### RECORDS PROVIDED
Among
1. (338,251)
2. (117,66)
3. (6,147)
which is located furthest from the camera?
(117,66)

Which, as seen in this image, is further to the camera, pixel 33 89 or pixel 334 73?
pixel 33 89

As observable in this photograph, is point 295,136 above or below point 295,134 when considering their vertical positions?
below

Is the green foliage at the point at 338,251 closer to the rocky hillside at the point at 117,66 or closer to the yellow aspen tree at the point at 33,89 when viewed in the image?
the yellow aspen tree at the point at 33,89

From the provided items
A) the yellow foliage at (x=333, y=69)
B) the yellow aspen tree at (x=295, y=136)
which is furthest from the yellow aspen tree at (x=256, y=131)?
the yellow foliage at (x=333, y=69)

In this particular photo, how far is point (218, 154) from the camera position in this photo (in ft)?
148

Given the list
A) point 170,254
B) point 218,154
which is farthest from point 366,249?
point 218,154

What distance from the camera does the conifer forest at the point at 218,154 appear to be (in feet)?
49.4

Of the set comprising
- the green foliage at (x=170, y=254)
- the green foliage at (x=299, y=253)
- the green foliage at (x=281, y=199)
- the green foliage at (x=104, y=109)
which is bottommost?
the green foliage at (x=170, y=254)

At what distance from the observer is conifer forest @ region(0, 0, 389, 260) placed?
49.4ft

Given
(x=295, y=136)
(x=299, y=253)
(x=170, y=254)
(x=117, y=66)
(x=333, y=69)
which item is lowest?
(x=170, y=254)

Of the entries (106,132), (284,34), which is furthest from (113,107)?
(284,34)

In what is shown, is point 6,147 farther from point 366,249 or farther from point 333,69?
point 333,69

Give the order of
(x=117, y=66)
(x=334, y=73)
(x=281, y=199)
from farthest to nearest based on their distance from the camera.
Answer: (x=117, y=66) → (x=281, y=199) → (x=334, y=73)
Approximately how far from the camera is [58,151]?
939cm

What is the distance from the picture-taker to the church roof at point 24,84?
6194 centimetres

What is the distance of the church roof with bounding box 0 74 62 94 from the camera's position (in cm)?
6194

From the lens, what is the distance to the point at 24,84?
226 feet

### GIVEN PROBLEM
Reproduce the data above with every occurrence of "conifer forest" changed to "pine woodland" and nothing else altered.

### FINISHED TASK
Among
1. (338,251)
2. (117,66)
3. (6,147)
which is located furthest from the camera?
(117,66)

Which, as seen in this image, is further to the camera, pixel 33 89 or pixel 334 73?
pixel 33 89

As observable in this photograph, is point 295,136 above or below point 295,134 when considering their vertical positions?
below

Is the green foliage at the point at 338,251 closer to the rocky hillside at the point at 117,66 or closer to the yellow aspen tree at the point at 33,89 when viewed in the image?
the yellow aspen tree at the point at 33,89

From the provided items
A) the yellow foliage at (x=333, y=69)
B) the yellow aspen tree at (x=295, y=136)
which is furthest from the yellow aspen tree at (x=256, y=131)?
the yellow foliage at (x=333, y=69)

In this particular photo, how far is point (218, 154) from the camera position in this photo (in ft)?
148

Given the list
A) point 170,254
B) point 218,154
which is farthest from point 366,249?
point 218,154

What distance from the camera does the pine woodland at the point at 218,154 appear to be (in feet)?
49.4

Of the set comprising
- the green foliage at (x=170, y=254)
- the green foliage at (x=299, y=253)
- the green foliage at (x=281, y=199)
- the green foliage at (x=104, y=109)
which is bottommost?
the green foliage at (x=170, y=254)

At what distance from the observer is pine woodland @ region(0, 0, 389, 260) placed?
49.4ft

Given
(x=295, y=136)
(x=299, y=253)
(x=170, y=254)
(x=117, y=66)
(x=333, y=69)
which item is lowest?
(x=170, y=254)

Of the entries (106,132), (284,34), which is furthest from (113,107)?
(284,34)

In what is shown, is point 6,147 farther from point 366,249 or farther from point 333,69?
point 333,69

Give the order of
(x=117, y=66)
(x=334, y=73)
(x=281, y=199)
from farthest to nearest based on their distance from the camera.
Answer: (x=117, y=66) → (x=281, y=199) → (x=334, y=73)
Approximately how far from the camera is [58,151]?
939cm

What is the distance from the picture-taker to the church roof at point 24,84?
6194 centimetres

What is the distance of the church roof with bounding box 0 74 62 94 from the camera's position (in cm)?
6194

From the lens, what is the distance to the point at 24,84?
226 feet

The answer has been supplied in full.